In 1794, when Congress appropriated $15,000 for relief of French refugees who fled from insurrection in San Domingo to Baltimore and Philadelphia, James Madison stood on the floor of the House to object saying, “I cannot undertake to lay my finger on that article of the Constitution which granted a right to Congress of expending, on objects of benevolence, the money of their constituents.”
-James Madison, 4 Annals of congress 179 (1794)
Remember we are not discussing the law of precedent or the law as it exists now. We are discussing social contract as it was intended and whether social contract has been violated or breached and what we should do about it.
Yes, we are discussing the social contract. But I am thinking we are not in agreement at to what that consists of. It is the job of the government to govern, not just attempt to make as many people happy as it can. Sometimes it means it will make people unhappy. The government that just follows wherever the people want to go is reneging on its obligations under the contract, because its job is to lead.
But I think the original intent was that the Constitution would allow the states to function effectively as one nation and secure the rights of the people and then leave the people strictly alone to govern themselves.
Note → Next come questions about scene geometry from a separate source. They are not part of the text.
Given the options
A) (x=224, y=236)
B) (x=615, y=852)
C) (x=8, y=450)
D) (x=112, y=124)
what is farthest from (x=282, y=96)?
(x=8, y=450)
The Founders wanted no king, no monarch, no dictator, no Pope, no totalitarian government of any sort that would govern the people. The Constitution was a social contract that created a government that was not given authority to govern the people but was restricted to specific functions assigned to it.
We the People of the United States, in Order to form a more perfect Union, establish Justice, insure domestic Tranquility, provide for the common defence, promote the general Welfare, and secure the Blessings of Liberty to ourselves and our Posterity, do ordain and establish this Constitution for the United States of America.
The 'more perfect union' was to provide a means for the various states to function as one nation - to establish Justice was to prevent the various states from doing economic or physical violence to each other that also ensured domestic tranquility. Providing the common defense also ensured domestic tranquitlity and secured the blessings of liberty--this was defined in the Declaration as unalienable rights among which were life, liberty, and the pursuit of happiness.
There is no liberty when the federal government dictates to us what liberties we will and will not have while living our lives.
The Constitution is the law and I thought you wanted to talk about the social contract and not the law.
First, you are free to argue what you think the intent was. I am free to disagree, and I do. But ultimately it doesn't matter what the intent was. Those people are long dead and, to be honest, I don't care what their intent was. They had their turn and it is now our turn, our government, our contract and our responsibility. When we are dead the following generations will have their turn and, if they have any sense at all, won't give a damn what our intents were.
Second, your comment that no liberty exists if the government dictates what liberties we have is false on its face. You really don't want to argue that if you consider it for a moment. Basically, you are saying that if I can't murder someone then I have no liberty. All societies establish what liberties individuals may have, without exception. The citizen's end of the social contract is the agreement to accept limitations on their liberty in exchange for the benefits of living in the society.